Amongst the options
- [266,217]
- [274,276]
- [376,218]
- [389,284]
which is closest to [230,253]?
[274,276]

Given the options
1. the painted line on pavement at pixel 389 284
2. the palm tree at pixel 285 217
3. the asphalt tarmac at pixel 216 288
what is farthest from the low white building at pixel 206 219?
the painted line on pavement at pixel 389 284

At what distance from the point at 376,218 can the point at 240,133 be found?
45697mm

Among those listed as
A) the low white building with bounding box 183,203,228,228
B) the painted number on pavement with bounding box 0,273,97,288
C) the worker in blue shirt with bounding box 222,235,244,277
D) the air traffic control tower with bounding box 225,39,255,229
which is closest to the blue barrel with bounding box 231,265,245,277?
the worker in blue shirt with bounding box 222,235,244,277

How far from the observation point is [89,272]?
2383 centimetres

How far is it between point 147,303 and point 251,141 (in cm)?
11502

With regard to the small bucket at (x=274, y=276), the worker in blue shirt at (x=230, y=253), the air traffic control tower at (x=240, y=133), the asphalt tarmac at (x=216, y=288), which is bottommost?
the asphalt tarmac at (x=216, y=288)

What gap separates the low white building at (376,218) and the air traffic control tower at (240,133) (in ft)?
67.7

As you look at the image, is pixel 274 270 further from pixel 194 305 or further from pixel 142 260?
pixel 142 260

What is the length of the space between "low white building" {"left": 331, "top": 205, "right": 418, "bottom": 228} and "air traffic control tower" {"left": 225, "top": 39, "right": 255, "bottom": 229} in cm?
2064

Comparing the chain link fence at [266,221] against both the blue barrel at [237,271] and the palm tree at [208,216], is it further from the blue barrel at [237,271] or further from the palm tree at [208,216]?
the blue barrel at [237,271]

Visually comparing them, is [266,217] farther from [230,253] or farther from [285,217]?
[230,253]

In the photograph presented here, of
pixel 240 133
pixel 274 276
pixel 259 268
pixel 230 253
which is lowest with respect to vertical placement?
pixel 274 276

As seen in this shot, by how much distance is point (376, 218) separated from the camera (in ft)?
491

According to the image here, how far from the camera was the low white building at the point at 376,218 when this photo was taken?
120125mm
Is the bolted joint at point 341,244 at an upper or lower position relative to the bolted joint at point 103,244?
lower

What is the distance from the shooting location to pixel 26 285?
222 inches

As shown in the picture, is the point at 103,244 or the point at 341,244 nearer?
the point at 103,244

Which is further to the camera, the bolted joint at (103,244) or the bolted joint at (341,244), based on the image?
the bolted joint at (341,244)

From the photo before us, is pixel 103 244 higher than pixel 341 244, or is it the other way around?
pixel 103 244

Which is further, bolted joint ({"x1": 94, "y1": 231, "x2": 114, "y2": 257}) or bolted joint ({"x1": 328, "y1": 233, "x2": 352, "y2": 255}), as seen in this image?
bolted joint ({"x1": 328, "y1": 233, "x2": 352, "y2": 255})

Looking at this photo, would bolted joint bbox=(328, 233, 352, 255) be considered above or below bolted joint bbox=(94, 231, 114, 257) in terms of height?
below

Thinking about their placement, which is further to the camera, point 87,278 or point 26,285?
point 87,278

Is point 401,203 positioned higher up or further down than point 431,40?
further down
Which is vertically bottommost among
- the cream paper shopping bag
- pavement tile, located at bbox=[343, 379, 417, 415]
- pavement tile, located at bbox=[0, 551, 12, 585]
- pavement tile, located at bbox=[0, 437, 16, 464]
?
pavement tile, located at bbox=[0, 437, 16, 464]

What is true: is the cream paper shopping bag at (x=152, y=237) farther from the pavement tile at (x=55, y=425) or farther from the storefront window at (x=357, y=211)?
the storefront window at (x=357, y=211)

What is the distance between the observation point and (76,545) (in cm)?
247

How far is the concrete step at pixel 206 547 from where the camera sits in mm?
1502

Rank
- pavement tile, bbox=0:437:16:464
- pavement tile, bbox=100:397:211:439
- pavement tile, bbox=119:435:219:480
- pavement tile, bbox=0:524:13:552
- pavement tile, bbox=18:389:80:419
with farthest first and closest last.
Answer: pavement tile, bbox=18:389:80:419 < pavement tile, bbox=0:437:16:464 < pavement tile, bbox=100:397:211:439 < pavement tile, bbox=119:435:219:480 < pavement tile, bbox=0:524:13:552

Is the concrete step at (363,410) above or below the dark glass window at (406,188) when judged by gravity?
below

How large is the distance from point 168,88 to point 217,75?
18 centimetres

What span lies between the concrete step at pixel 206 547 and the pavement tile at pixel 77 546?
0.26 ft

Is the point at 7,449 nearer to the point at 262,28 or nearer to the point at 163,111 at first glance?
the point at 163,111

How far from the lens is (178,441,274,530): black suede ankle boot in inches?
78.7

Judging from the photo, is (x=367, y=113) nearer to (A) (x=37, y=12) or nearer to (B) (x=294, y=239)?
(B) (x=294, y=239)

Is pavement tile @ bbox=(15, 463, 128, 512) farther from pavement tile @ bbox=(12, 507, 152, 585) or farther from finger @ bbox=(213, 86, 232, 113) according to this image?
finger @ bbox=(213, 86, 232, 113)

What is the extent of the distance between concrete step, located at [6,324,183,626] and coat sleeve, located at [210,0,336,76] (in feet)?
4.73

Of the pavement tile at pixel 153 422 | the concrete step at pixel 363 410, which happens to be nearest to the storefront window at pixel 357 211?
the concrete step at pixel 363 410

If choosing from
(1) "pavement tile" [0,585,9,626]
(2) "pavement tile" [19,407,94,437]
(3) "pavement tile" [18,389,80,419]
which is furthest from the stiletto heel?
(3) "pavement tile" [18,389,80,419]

* * * * *

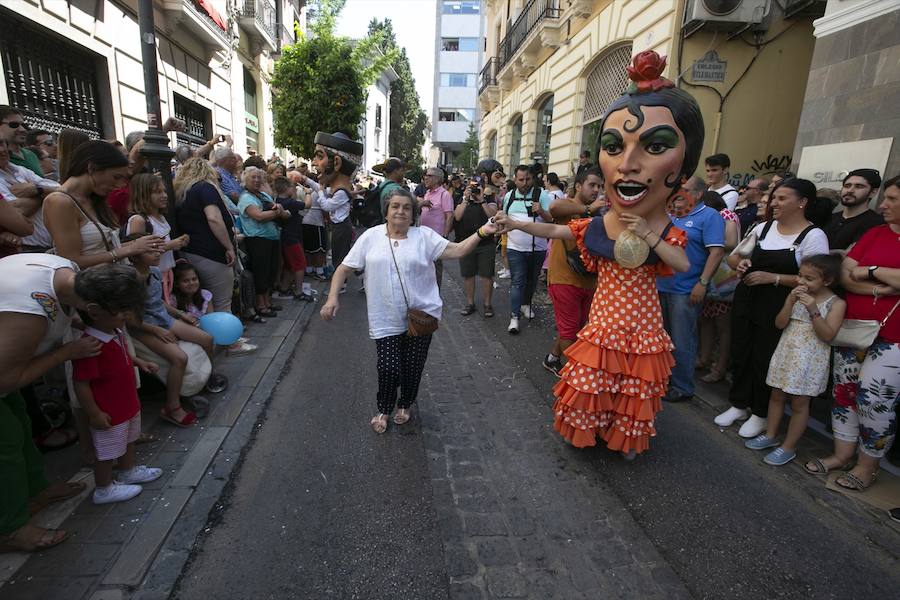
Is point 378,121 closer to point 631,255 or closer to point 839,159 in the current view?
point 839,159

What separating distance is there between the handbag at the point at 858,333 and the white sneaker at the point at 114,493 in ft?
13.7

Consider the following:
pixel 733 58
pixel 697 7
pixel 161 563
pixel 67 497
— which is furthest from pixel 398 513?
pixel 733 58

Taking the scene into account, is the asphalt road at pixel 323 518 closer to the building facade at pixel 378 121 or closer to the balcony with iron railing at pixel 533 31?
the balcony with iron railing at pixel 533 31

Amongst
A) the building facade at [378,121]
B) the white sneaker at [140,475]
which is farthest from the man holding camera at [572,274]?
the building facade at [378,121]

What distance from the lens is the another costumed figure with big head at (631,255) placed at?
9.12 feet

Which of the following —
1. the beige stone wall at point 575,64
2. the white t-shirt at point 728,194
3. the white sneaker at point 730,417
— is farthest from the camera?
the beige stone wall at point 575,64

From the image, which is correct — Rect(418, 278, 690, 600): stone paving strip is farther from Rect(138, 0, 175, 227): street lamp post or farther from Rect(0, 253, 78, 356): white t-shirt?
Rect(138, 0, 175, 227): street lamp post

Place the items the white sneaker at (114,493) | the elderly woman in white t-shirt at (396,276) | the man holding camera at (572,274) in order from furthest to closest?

* * * * *

▸ **What is needed**
Determine how many lines in the records above contain the string "below". Reply with that number only.

▸ **Task response**
4